I gave up smoking one year ago this week, as part of a series of pitiful capitulations to the forces of coercive conformity. As far as I see it, the path to the grave is lined with compromise after compromise until, at the moment of the final rattle, one has become a travesty, physically and spiritually, of the person one used to be. Not that I would want to overdramatise the whole thing, mind.

I more usually tend to present my dis-avowal of smoking as a kind of glorious epiphany. One moment I smoked, the next I didn’t. And in a sense that is true: no doctors were involved, there were no health scares, nor was I nagged to give up by those close to me. I went to bed one evening – at 23.30 on 4 October 2021, to be precise – and awoke the next day somehow ‘knowing’ that I would never smoke again. There was no real struggle. I left out – inadvertently at first, but then with a kind of smug satisfaction – a three-quarters-full packet of Super-kings on the kitchen worktop. I would look at them from time to time and think: ‘Oh yes – cigarettes. I used to smoke a lot but I don’t any more. Funny.’

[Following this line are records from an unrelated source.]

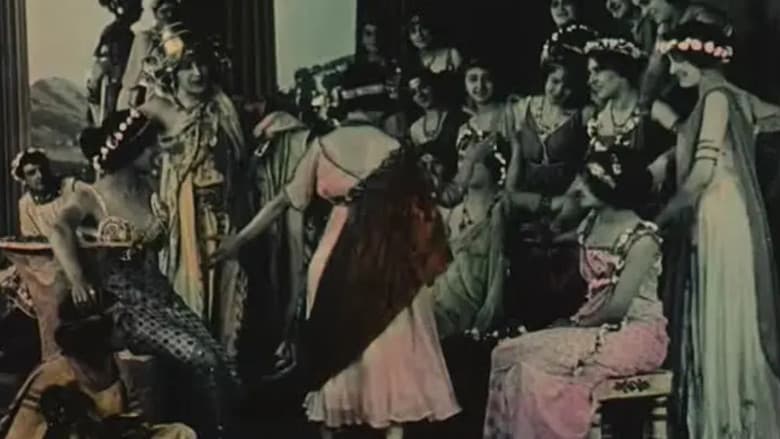 The Roman Orgy still
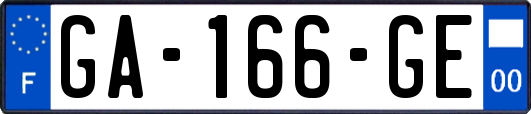 GA-166-GE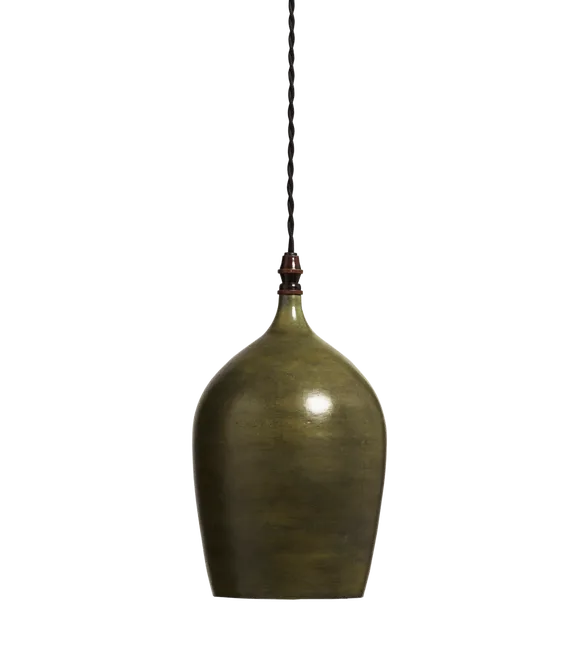 Paiva Pendant Lamp - Antique Green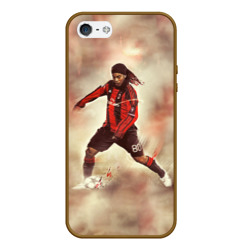 Чехол для iPhone 5/5S матовый Ronaldinho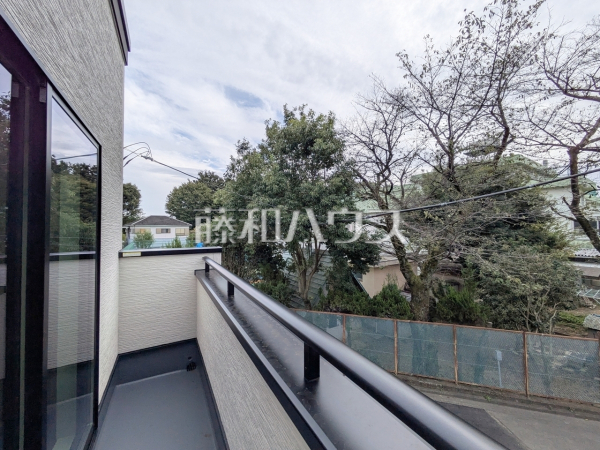 1号棟　バルコニー　【小金井市前原町２丁目】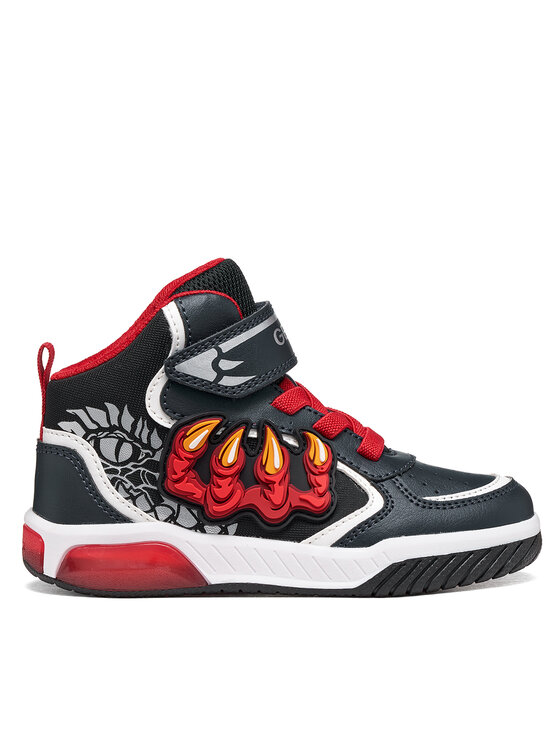 Geox Sneakersy J Inek Boy J669CA 1454 C0735 D Granatowy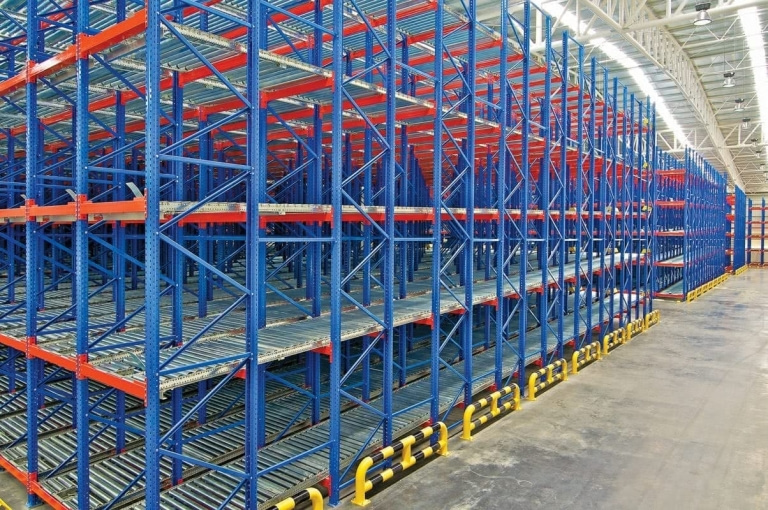 Rayonnage dynamique 2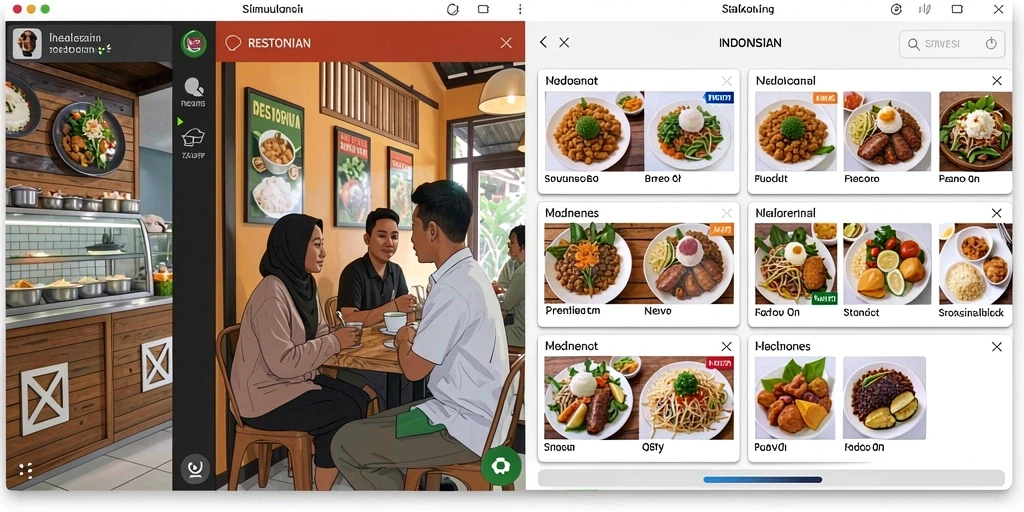 Tampilan antarmuka yang ramah pengguna.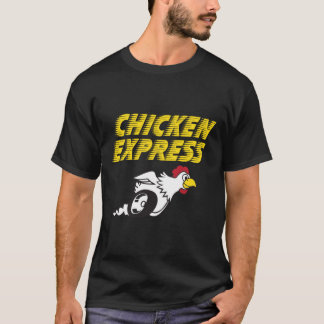Cópia Clássica da Camisa T do Chicken Express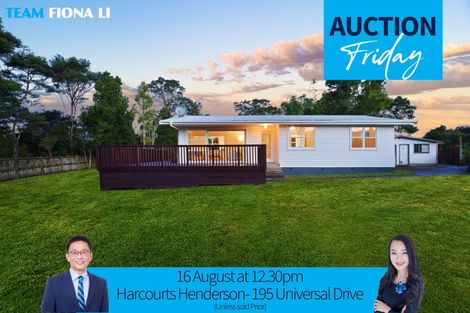 Photo of property in 43 Riverpark Crescent, Henderson, Auckland, 0610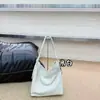 Bolsa Nueva de Gran Capacidad Otoño e Invierno 2025 para Mujer Casual Textura de Cuero Suave Bolso de Hombro Único Bolso Cruzado Simple Transfronterizo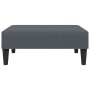Zweiteilige Sofagarnitur aus dunkelgrauem Samt von , Sofas - Ref: Foro24-3216275, Preis: 296,89 €, Rabatt: %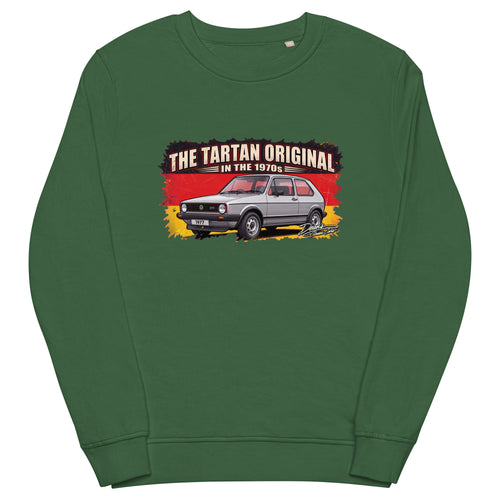Golf GTI Diamond Silver Mid-Weight Sweatshirt - Dean's Classic Cars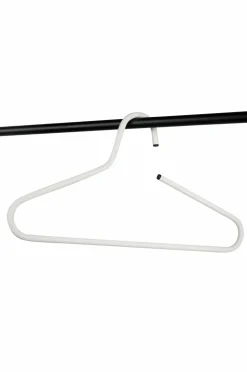 Spinder Design Bøjler (sæt med 5 stk.) Victorie Hvid Outlet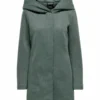 ONLY Onlsedona Otw Noos - Manteau Court - Balsam Green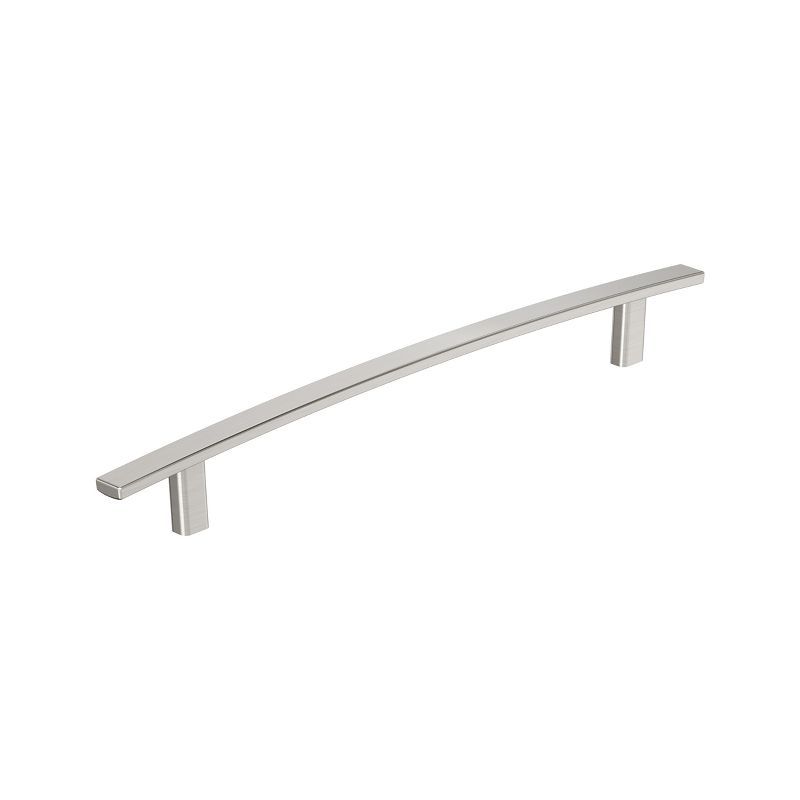 Cyprus 10-1/16 inch Satin Nickel Cabinet Drawer Pull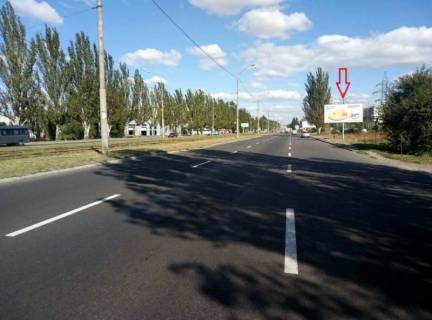 Billboard A in Dnipro (Dnipropetrovsk) Donec'ke Sose st. Cernigivs'ka Photo 1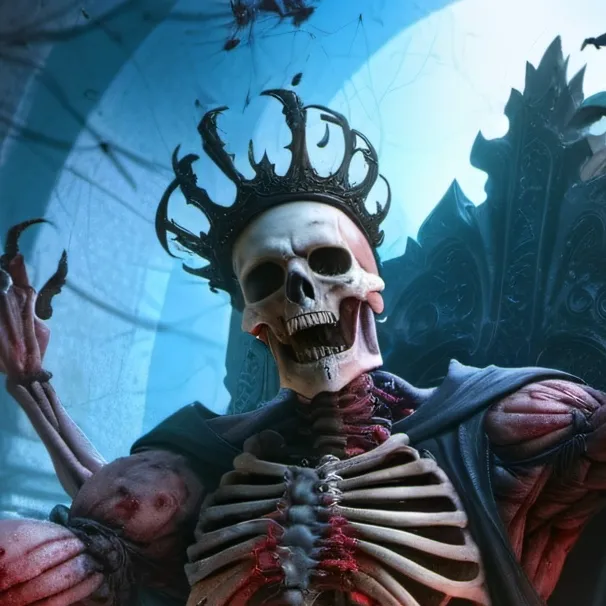 chat with ai character: Atrium Desolate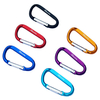 SHINETRIP boucles en aluminium Camping en plein air crochets multifonctions porte-clés mousqueton outils
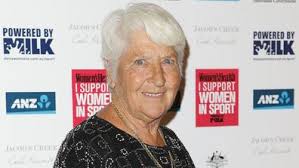 Dawn Fraser honoured as an Officer of the Order of Australia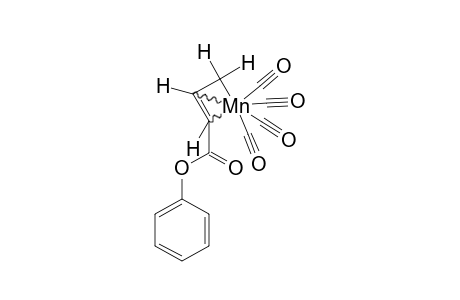 ETA-(3)-4-OXO-4-PHENOXY-2-BUTENYL-MANGANESE-TETRACARBONYL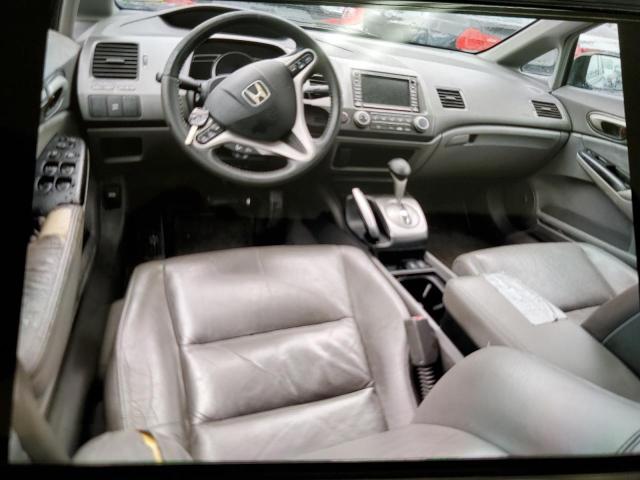 19XFA16979E023377 - 2009 HONDA CIVIC EXL შავი ფოტო 8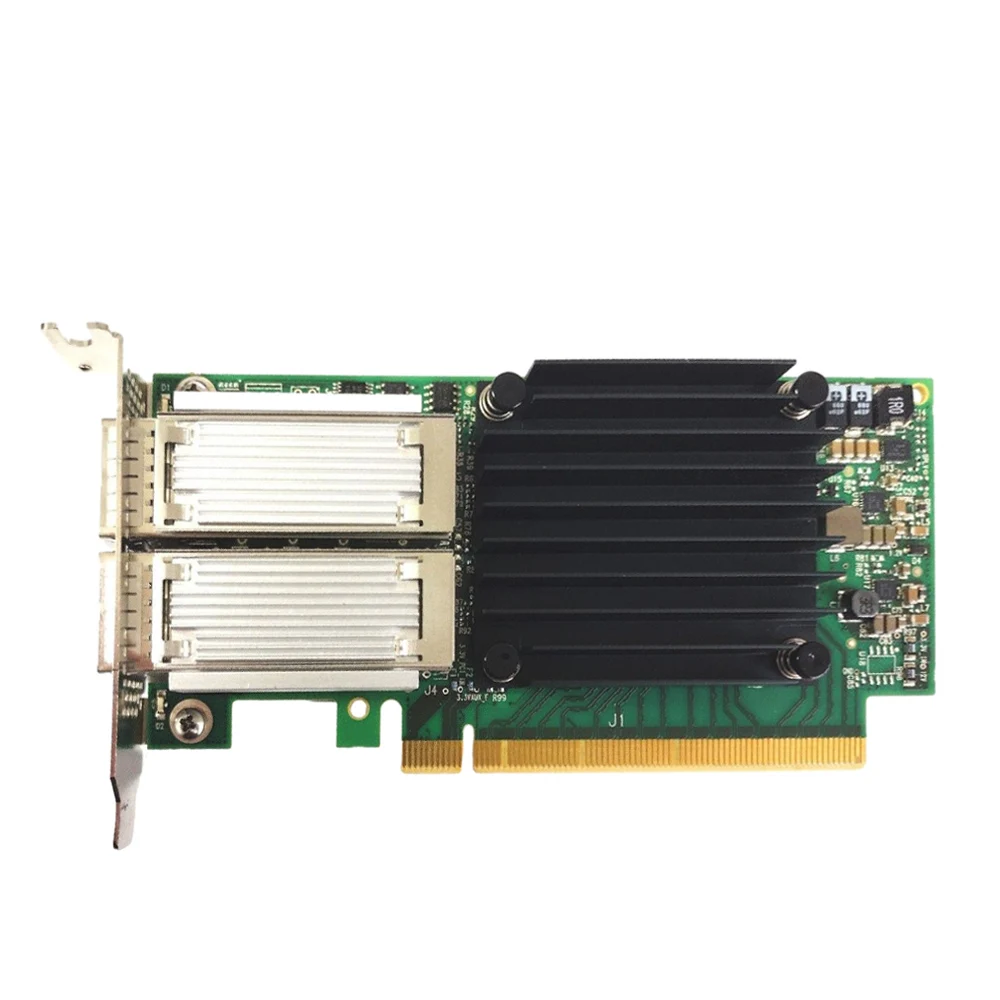 Original ConnectX-4 CX416A PCIe X16 3.0 Ethernet MCX416A-CCAT Network Daughter Card Ethernet Adapter Card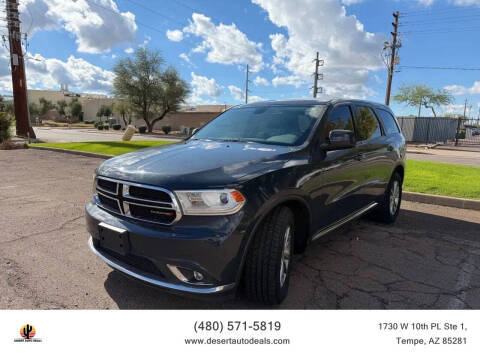 2018 Dodge Durango SXT RWD photo
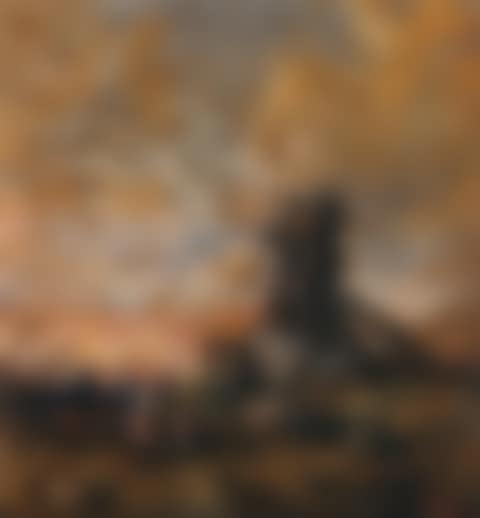 Animated landscape at the mill (preview)
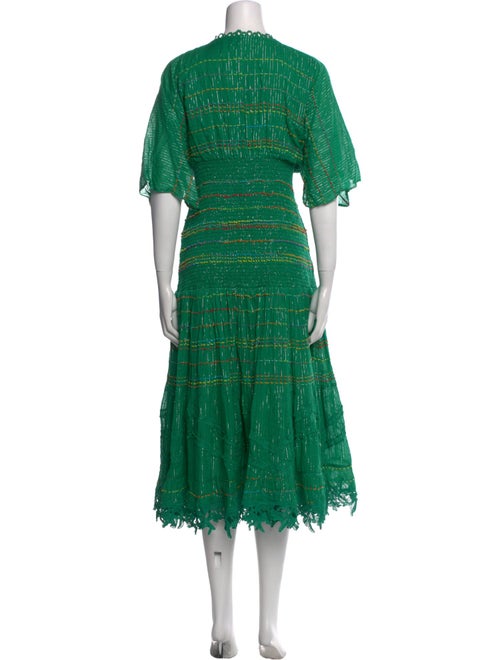 Hemant and Nandita Printed Long Dress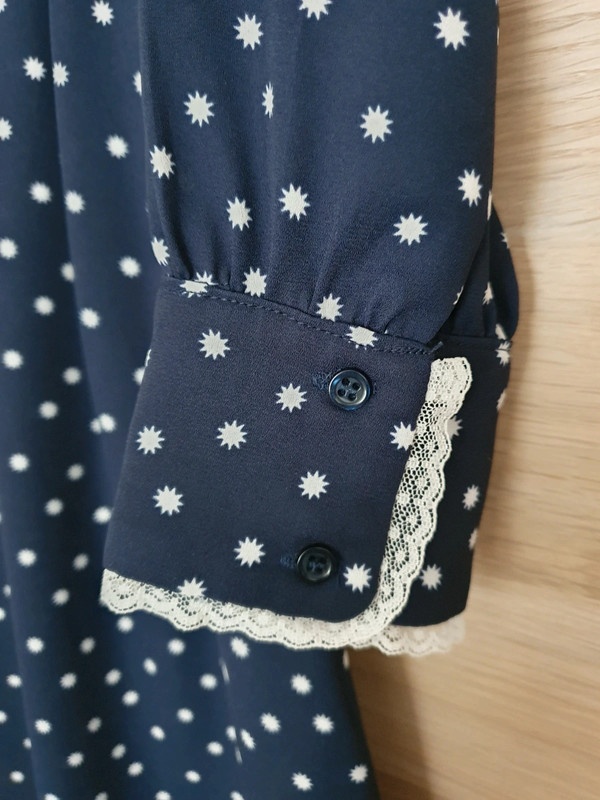 Tmavěmodré šaty Kookai 38 - 3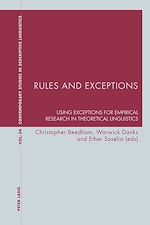 Download this eBook Rules and Exceptions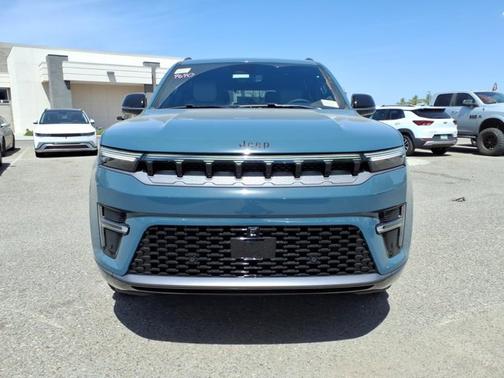 Steel Blue 2026 Jeep Grand Wagoneer Limited Altitude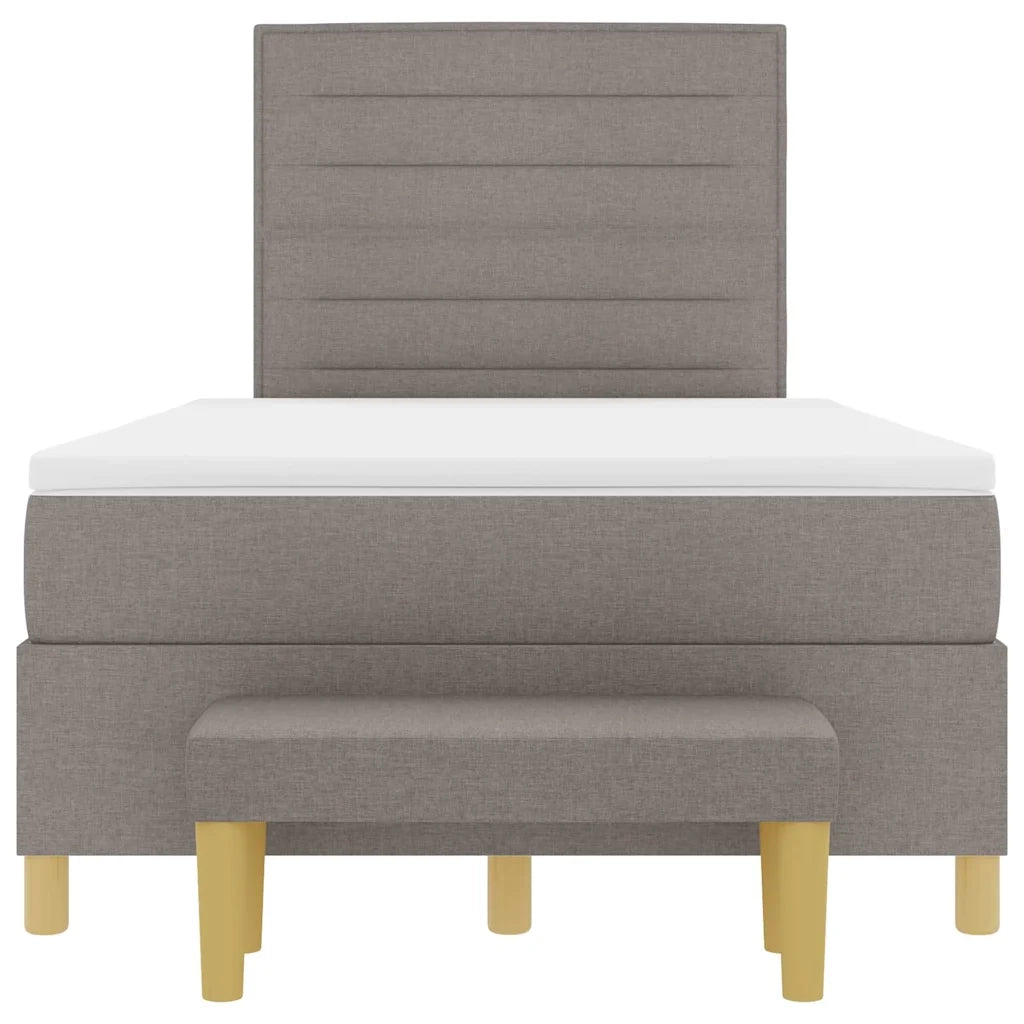 Letto a molle con testiera Talpa 190 x 120 cm Tessuto 3344209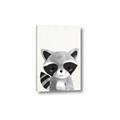 Picture of Curious Raccoon  _GroupedProduct_Rectangle_Portrait_Mini_ _GroupedProduct_Rectangle_Portrait_Canvas_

I had been on about 60 a day for a good 15 years and probably 40 a day for the preceding 30 years. My first cigarette was given to me as a nasty trick – an older boy handed me a Capstan Full Strength when I was about 12 years old, expecting I would end up convulsed and choking. Nope, it tasted great: me and fags, I thought, we’re made for each other. I was brought up in a small house in which the other occupants – my mother and father – got through about 80 cigarettes each day – Lambert and Butler for him, Embassy for her – so I suppose I had become accustomed.